“Oh!” Tara said, throwing her arms around Annie’s neck. “I didn’t know you were taking her for me.” She drew back, her cheeks pink. She had not shown such affection before and seemed embarrassed now by her spontaneous reaction.
Annie linked an arm through Tara’s. “The little runt needs a good home. I know you’ll give it to her, Tara. Love and a bowl of milk now and then—that’s all any of us really need. Come on. Mary Beth will be champing at the bit.”
16
Tara walked along the beach and thought about all that had transpired since she’d come to Stony Point. Two days had passed since she brought Blackie home from A Stitch in Time. She was touched by the gift of the kitten and by the warmth of her new friends. It was generosity she could never have anticipated and trust she had no right to claim.
They all cared about her search for her mother’s story, and they cared about Carla. How strange that the two were inextricably linked. Wonderingly, Tara played their conversation over in her mind.
“You found the clipping, didn’t you?”
Carla Calloway had fixed her with wary eyes, favoring her bandaged arm as she sat behind her desk. Just released from the hospital, she probably should be in bed, but she had quickly resumed her duties.
“I—I didn’t mean to pry,” Tara stammered. “I was just cleaning up a little and …” She met her employer’s gaze, trying to analyze the expression on her face.
Carla stood and walked to the window. She was silent for a long time, just looking through the glass. When she turned back, her eyes were misted with tears. “I thought it was just a coincidence—you looking so much like her. That day you came in, all the years melted away. She was here again. We were both fifteen years old and walking along Stony Point beach together, drinking lemonade with Mrs. Holden, laughing and full of summer adventure …” Her voice caught, and Tara was frightened. She’d never seen the feisty Carla Calloway cry.
What was she talking about? Had she left the hospital too soon? Was she delirious again? Tara took a step forward but faltered, wondering what she should do and what she should say. But Carla shook her head slowly, moistening her lips before she spoke again. “When Stella Brickson came to the hospital to see me and showed me what she’d found, I knew who you were.”
Stella Brickson? Tara thought back to Tuesday’s meeting of the Hook and Needle Club meeting. They had been discussing the clipping. Everyone but Annie and Alice had gone, but Stella had overheard, and she’d remembered H.T. Simmons, the man whose car had been stolen and wrecked. He was a distant cousin of Stella’s. But what did that have to do with Tara and her mother?
“She found the whole story in one of her old scrapbooks,” Carla said, pausing and catching her lower lip between her teeth.
Had Carla been arrested for stealing? Had her mother perished in the crash when the police phoned with the news? The terror of the experience would have marked anyone who’d gone through it and made them sad and resentful. No wonder Carla was so indrawn and suspicious. But why was she telling her all this? “What story? I don’t understand,” Tara stammered.
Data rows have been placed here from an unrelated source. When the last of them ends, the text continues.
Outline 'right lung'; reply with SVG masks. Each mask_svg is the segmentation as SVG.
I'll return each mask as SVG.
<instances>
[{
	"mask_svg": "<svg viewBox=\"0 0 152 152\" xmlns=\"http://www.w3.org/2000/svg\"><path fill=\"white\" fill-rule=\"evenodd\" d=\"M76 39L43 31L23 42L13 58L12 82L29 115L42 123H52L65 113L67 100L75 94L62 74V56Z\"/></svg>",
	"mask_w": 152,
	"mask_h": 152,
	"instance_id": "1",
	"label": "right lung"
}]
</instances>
“She called herself Corky,” Carla said in a near whisper. “She had curly hair—dark and thick—and when it rained it coiled up like corkscrews all over her head. She called me Carlotta, and we were best friends.” She drew her arms across her chest, cupping the injured one, and a sad smile trembled on her lips.
Tara shrank back, frightened—though of what she didn’t know.
“She never told anyone,” Carla continued in the same detached voice. “All those years, and she never told a soul.” With her good arm Carla pulled something from the pocket of her jeans—an envelope. She opened it to show Tara the contents. It was the coil of hair and the small beaded ring that Tara had discovered in Carla’s bedroom. She held them out to Tara with trembling fingers.
“I don’t understand.”
“She gave these to me; I’ve always treasured them. When you read the article, you probably thought I was the girl who was arrested. But it wasn’t me.” Carla’s eyes widened, as though she saw something Tara could not see. “It was your mother—Claire … my best friend, Corky. But I was the one driving the car. I crashed it into that tree. I ran away and just left her standing there to face the police alone. I didn’t do the right thing because I was afraid.”
Tara backed away, staring at the ring and the black coil of hair that was so like her own. So that was why she hadn’t been able to put that clipping out of her mind—the sight of that hair. It had seemed alive, as though it could speak to her. She had been touching part of her mother’s life, a part she had never known. A part that had marked her forever.